## WORK REQUIRED
Write out each of the rows below exactly as it appears, leaving out the pictures themselves.

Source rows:
########

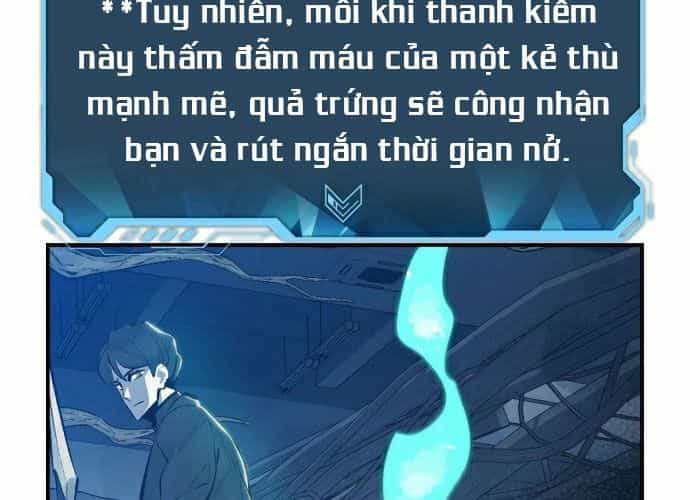 Tôi - Necromancer Cô Độc - Chương 30 - ảnh 12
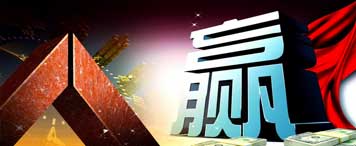 武强烧烤加盟,学烧烤技术,开烧烤店多少钱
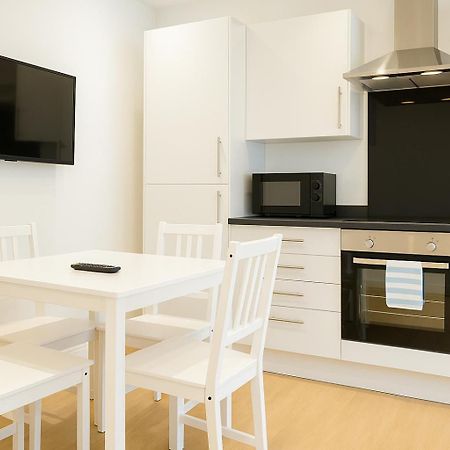 2 Bedroom Apartment Nr City Centre, Uni & Parks Cardiff Exterior foto
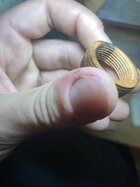 IMG_5954.jpeg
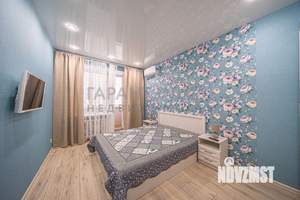 1-к квартира, на длительный срок, 32м2, 5/8 этаж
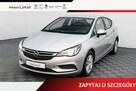 Opel Astra WD8771S#1.6 CDTI Enjoy Klima Ekran dotykowy Cz.park Salon PL VAT23%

########

## PROBLEM SOLUTION
 Tôi - Necromancer Cô Độc - Chương 30 - ảnh 12
 武强烧烤加盟,学烧烤技术,开烧烤店多少钱
 2 Bedroom Apartment Nr City Centre, Uni & Parks Cardiff Exterior foto
 IMG_5954.jpeg
 1-к квартира, на длительный срок, 32м2, 5/8 этаж
 Opel Astra WD8771S#1.6 CDTI Enjoy Klima Ekran dotykowy Cz.park Salon PL VAT23%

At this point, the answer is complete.